[START OF GIVEN DATA]
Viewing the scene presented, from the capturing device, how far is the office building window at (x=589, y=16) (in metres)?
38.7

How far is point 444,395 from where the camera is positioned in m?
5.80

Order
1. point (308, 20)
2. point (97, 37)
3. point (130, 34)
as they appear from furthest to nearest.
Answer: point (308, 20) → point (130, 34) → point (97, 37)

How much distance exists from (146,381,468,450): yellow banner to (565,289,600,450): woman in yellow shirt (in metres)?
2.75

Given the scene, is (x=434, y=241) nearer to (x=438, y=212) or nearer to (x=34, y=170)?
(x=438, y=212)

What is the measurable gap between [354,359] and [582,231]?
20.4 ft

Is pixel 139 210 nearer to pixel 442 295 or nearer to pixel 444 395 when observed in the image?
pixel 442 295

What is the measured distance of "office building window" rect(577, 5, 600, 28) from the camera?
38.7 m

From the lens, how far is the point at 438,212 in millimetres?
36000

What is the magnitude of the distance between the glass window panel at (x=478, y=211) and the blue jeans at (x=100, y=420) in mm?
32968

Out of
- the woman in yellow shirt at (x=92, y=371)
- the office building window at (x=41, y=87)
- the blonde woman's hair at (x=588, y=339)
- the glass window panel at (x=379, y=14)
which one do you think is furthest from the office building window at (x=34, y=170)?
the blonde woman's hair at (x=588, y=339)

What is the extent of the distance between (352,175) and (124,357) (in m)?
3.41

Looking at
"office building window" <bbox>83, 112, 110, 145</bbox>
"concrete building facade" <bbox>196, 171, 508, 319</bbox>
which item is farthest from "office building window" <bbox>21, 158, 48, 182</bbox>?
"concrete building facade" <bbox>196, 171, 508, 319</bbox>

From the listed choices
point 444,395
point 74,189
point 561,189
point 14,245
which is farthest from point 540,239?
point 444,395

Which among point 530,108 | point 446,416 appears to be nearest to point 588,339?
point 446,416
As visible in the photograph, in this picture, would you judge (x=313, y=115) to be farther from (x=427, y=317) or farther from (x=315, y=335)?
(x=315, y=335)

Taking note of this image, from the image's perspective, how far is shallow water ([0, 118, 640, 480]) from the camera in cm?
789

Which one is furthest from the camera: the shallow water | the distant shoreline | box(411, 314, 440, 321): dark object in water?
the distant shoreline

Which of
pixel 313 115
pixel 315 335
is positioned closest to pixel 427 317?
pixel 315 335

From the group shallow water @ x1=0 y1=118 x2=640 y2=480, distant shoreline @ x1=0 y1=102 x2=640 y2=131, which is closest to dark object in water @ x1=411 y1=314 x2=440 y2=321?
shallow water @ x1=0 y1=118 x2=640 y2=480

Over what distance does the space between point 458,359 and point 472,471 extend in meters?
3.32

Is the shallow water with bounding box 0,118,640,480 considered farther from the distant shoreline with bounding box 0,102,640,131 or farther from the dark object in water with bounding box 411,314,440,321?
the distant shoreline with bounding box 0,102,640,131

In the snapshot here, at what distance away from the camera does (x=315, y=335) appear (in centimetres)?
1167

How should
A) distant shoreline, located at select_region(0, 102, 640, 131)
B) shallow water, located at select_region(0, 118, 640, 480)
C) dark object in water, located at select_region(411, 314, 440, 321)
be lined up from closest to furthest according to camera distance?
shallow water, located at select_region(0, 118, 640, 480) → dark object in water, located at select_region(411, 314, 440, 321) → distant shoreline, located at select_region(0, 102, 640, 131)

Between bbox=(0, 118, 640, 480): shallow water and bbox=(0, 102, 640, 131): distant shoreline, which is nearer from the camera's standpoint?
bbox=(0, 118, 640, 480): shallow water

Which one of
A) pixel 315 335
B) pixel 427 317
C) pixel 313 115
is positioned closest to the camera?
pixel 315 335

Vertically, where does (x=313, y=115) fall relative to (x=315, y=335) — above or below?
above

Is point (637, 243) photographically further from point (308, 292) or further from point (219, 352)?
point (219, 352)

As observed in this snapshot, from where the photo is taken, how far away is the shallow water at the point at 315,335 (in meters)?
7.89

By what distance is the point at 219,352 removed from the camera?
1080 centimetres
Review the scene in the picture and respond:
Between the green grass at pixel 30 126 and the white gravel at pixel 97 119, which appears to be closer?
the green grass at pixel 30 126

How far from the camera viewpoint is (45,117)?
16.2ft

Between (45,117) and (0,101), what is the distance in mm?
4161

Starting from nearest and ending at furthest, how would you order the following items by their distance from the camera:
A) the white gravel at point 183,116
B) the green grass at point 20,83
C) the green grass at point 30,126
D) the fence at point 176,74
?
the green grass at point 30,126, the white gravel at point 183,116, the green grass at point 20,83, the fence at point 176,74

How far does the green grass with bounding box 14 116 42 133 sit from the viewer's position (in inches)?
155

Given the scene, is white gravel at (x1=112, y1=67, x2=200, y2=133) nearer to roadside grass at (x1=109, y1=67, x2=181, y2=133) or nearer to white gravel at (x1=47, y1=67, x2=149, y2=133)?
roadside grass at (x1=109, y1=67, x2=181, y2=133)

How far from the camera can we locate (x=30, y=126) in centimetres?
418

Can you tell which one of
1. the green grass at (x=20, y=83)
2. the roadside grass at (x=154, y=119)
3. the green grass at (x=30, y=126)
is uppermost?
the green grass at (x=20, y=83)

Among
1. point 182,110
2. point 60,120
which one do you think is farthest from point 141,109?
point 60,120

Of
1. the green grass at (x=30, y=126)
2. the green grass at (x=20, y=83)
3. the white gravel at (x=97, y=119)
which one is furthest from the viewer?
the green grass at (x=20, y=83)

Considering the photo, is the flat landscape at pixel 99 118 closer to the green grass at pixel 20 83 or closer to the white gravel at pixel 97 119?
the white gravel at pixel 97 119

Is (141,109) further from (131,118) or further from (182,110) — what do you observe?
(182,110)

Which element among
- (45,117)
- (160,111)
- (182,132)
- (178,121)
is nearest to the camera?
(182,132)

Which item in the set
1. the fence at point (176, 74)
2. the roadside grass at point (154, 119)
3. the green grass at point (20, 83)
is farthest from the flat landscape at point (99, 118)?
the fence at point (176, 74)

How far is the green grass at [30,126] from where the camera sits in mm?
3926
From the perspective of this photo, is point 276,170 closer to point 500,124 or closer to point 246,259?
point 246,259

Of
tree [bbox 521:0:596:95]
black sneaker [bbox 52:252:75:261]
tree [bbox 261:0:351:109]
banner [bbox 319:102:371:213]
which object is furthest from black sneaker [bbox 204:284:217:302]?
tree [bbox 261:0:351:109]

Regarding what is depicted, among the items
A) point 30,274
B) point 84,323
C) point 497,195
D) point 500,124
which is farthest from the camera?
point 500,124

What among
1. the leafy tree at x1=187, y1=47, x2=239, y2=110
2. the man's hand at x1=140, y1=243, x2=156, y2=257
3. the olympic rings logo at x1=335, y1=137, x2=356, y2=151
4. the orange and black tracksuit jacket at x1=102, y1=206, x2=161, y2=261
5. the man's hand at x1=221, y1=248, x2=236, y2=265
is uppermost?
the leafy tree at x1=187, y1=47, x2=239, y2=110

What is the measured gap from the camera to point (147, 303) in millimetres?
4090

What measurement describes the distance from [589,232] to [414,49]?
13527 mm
[END OF GIVEN DATA]
PROBLEM STATEMENT — Reproduce the material precisely, including every line.

ANSWER TO THIS PROBLEM —
Viewing the scene presented, from the capturing device, how far is the office building window at (x=589, y=16) (in metres)?
38.7

How far is point 444,395 from where the camera is positioned in m?
5.80

Order
1. point (308, 20)
2. point (97, 37)
3. point (130, 34)
as they appear from furthest to nearest.
Answer: point (308, 20) → point (130, 34) → point (97, 37)

How much distance exists from (146,381,468,450): yellow banner to (565,289,600,450): woman in yellow shirt (in metres)?
2.75

Given the scene, is (x=434, y=241) nearer to (x=438, y=212) or nearer to (x=34, y=170)?
(x=438, y=212)

What is the measurable gap between [354,359] and [582,231]?
20.4 ft

Is pixel 139 210 nearer to pixel 442 295 or nearer to pixel 444 395 when observed in the image?
pixel 442 295

What is the measured distance of "office building window" rect(577, 5, 600, 28) from the camera?
38.7 m

From the lens, how far is the point at 438,212 in millimetres?
36000

What is the magnitude of the distance between the glass window panel at (x=478, y=211) and the blue jeans at (x=100, y=420) in mm?
32968

Out of
- the woman in yellow shirt at (x=92, y=371)
- the office building window at (x=41, y=87)
- the blonde woman's hair at (x=588, y=339)
- the glass window panel at (x=379, y=14)
which one do you think is furthest from the office building window at (x=34, y=170)?
the blonde woman's hair at (x=588, y=339)

What is the extent of the distance between (352,175) and (124,357) (in m)?
3.41

Looking at
"office building window" <bbox>83, 112, 110, 145</bbox>
"concrete building facade" <bbox>196, 171, 508, 319</bbox>
which item is farthest from "office building window" <bbox>21, 158, 48, 182</bbox>?
"concrete building facade" <bbox>196, 171, 508, 319</bbox>

From the listed choices
point 444,395
point 74,189
point 561,189
point 14,245
which is farthest from point 540,239?
point 444,395

Which among point 530,108 | point 446,416 appears to be nearest to point 588,339?
point 446,416
As visible in the photograph, in this picture, would you judge (x=313, y=115) to be farther from (x=427, y=317) or farther from (x=315, y=335)?
(x=315, y=335)

Taking note of this image, from the image's perspective, how far is shallow water ([0, 118, 640, 480]) from the camera in cm?
789

Which one is furthest from the camera: the shallow water | the distant shoreline | box(411, 314, 440, 321): dark object in water?
the distant shoreline

Which of
pixel 313 115
pixel 315 335
is positioned closest to pixel 427 317?
pixel 315 335

From the group shallow water @ x1=0 y1=118 x2=640 y2=480, distant shoreline @ x1=0 y1=102 x2=640 y2=131, which is closest to dark object in water @ x1=411 y1=314 x2=440 y2=321?
shallow water @ x1=0 y1=118 x2=640 y2=480

Over what distance does the space between point 458,359 and point 472,471 extend in meters?
3.32

Is the shallow water with bounding box 0,118,640,480 considered farther from the distant shoreline with bounding box 0,102,640,131 or farther from the dark object in water with bounding box 411,314,440,321?
the distant shoreline with bounding box 0,102,640,131

In the snapshot here, at what distance away from the camera does (x=315, y=335) appear (in centimetres)?
1167

How should
A) distant shoreline, located at select_region(0, 102, 640, 131)
B) shallow water, located at select_region(0, 118, 640, 480)
C) dark object in water, located at select_region(411, 314, 440, 321)
be lined up from closest to furthest according to camera distance?
shallow water, located at select_region(0, 118, 640, 480) → dark object in water, located at select_region(411, 314, 440, 321) → distant shoreline, located at select_region(0, 102, 640, 131)

Between bbox=(0, 118, 640, 480): shallow water and bbox=(0, 102, 640, 131): distant shoreline, which is nearer from the camera's standpoint?
bbox=(0, 118, 640, 480): shallow water

Which one of
A) pixel 315 335
B) pixel 427 317
C) pixel 313 115
is positioned closest to the camera?
pixel 315 335

Vertically, where does (x=313, y=115) fall relative to (x=315, y=335) — above or below?
above

Is point (637, 243) photographically further from point (308, 292) or further from point (219, 352)?
point (219, 352)

As observed in this snapshot, from where the photo is taken, how far away is the shallow water at the point at 315,335 (in meters)?
7.89

By what distance is the point at 219,352 removed from the camera?
1080 centimetres
Review the scene in the picture and respond:
Between the green grass at pixel 30 126 and the white gravel at pixel 97 119, which appears to be closer?
the green grass at pixel 30 126

How far from the camera viewpoint is (45,117)?
16.2ft

Between (45,117) and (0,101), what is the distance in mm?
4161

Starting from nearest and ending at furthest, how would you order the following items by their distance from the camera:
A) the white gravel at point 183,116
B) the green grass at point 20,83
C) the green grass at point 30,126
D) the fence at point 176,74
?
the green grass at point 30,126, the white gravel at point 183,116, the green grass at point 20,83, the fence at point 176,74

How far does the green grass with bounding box 14 116 42 133 sit from the viewer's position (in inches)?
155

Given the scene, is white gravel at (x1=112, y1=67, x2=200, y2=133) nearer to roadside grass at (x1=109, y1=67, x2=181, y2=133) or nearer to white gravel at (x1=47, y1=67, x2=149, y2=133)?
roadside grass at (x1=109, y1=67, x2=181, y2=133)

How far from the camera can we locate (x=30, y=126) in centimetres?
418

Can you tell which one of
1. the green grass at (x=20, y=83)
2. the roadside grass at (x=154, y=119)
3. the green grass at (x=30, y=126)
is uppermost?
the green grass at (x=20, y=83)

Among
1. point 182,110
2. point 60,120
which one do you think is farthest from point 141,109?
point 60,120

Of
1. the green grass at (x=30, y=126)
2. the green grass at (x=20, y=83)
3. the white gravel at (x=97, y=119)
which one is furthest from the viewer?
the green grass at (x=20, y=83)

Considering the photo, is the flat landscape at pixel 99 118 closer to the green grass at pixel 20 83 or closer to the white gravel at pixel 97 119?
the white gravel at pixel 97 119

Is (141,109) further from (131,118) or further from (182,110) — what do you observe?
(182,110)

Which element among
- (45,117)
- (160,111)
- (182,132)
- (178,121)
is nearest to the camera?
(182,132)

Which item in the set
1. the fence at point (176, 74)
2. the roadside grass at point (154, 119)
3. the green grass at point (20, 83)
is farthest from the flat landscape at point (99, 118)?
the fence at point (176, 74)

How far is the green grass at [30,126] from where the camera sits in mm?
3926
From the perspective of this photo, is point 276,170 closer to point 500,124 or closer to point 246,259?
point 246,259

Of
tree [bbox 521:0:596:95]
black sneaker [bbox 52:252:75:261]
tree [bbox 261:0:351:109]
banner [bbox 319:102:371:213]
which object is furthest from black sneaker [bbox 204:284:217:302]?
tree [bbox 261:0:351:109]

Regarding what is depicted, among the items
A) point 30,274
B) point 84,323
C) point 497,195
D) point 500,124
which is farthest from the camera?
point 500,124

What among
1. the leafy tree at x1=187, y1=47, x2=239, y2=110
2. the man's hand at x1=140, y1=243, x2=156, y2=257
3. the olympic rings logo at x1=335, y1=137, x2=356, y2=151
4. the orange and black tracksuit jacket at x1=102, y1=206, x2=161, y2=261
5. the man's hand at x1=221, y1=248, x2=236, y2=265
is uppermost?
the leafy tree at x1=187, y1=47, x2=239, y2=110

What is the measured gap from the camera to point (147, 303) in millimetres?
4090

What measurement describes the distance from [589,232] to [414,49]?
13527 mm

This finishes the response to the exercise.